Background: The advent of the single-molecule real-time (SMRT) isoform sequencing (Iso-Seq) has paved the way to obtain longer full-length transcripts. This method was found to be much superior in identifying full-length splice variants and other post-transcriptional events as compared to the next generation sequencing (NGS)-based short read sequencing (RNA-Seq). Several different bioinformatics tools to analyze the Iso-Seq data have been developed and some of them are still being refined to address different aspects of transcriptome complexity. However, a comprehensive summary of the available tools and their utility is still lacking.
Objective: Here, we summarized the existing Iso-Seq analysis tools and presented an integrated bioinformatics pipeline for Iso-Seq analysis, which overcomes the limitations of NGS and generates long contiguous full-length non-chimeric (FLNC) reads for analysis of post-transcriptional events.
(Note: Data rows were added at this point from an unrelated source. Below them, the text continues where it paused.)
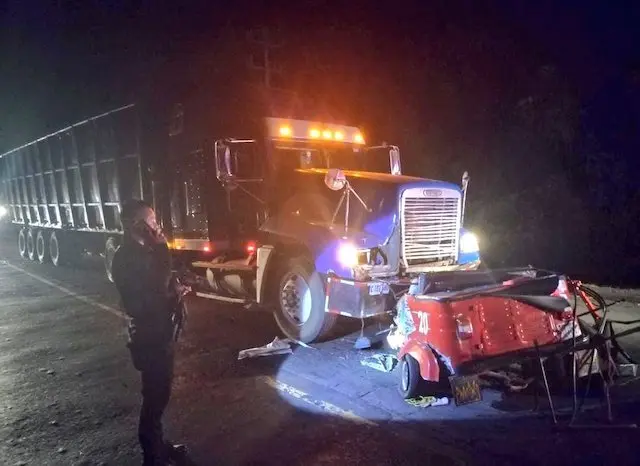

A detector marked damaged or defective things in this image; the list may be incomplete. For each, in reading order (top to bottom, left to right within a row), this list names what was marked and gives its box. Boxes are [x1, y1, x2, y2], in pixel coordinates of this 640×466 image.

damaged front bumper [328, 274, 392, 318]
crashed red vehicle [390, 270, 580, 396]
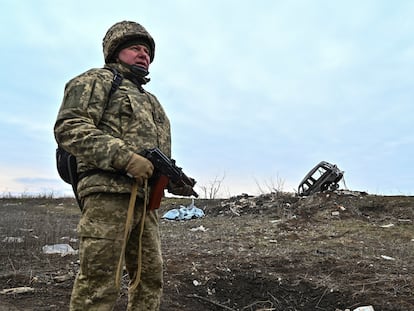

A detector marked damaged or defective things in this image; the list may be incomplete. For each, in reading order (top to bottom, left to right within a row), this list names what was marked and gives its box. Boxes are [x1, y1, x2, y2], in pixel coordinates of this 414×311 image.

wrecked vehicle [298, 162, 342, 196]
overturned vehicle [298, 162, 342, 196]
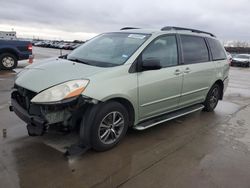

Results: In this review, we summarized recent applications of Iso-Seq in plants, which include improved genome annotations, identification of novel genes and lncRNAs, identification of full-length splice isoforms, detection of novel alternative splicing (AS) and alternative polyadenylation (APA) events. In addition, we also discussed the bioinformatics pipeline for comprehensive Iso-Seq data analysis, including how to reduce the error rate in the reads and how to identify and quantify post-transcriptional events. Furthermore, visualization approach of Iso-Seq was discussed as well. Finally, we discussed methods to combine Iso-Seq data with RNA-Seq for transcriptome quantification.
Conclusion: Overall, this review demonstrates that the Iso-Seq is pivotal for analyzing transcriptome complexity and this new method offers unprecedented opportunities to comprehensively understand transcripts diversity.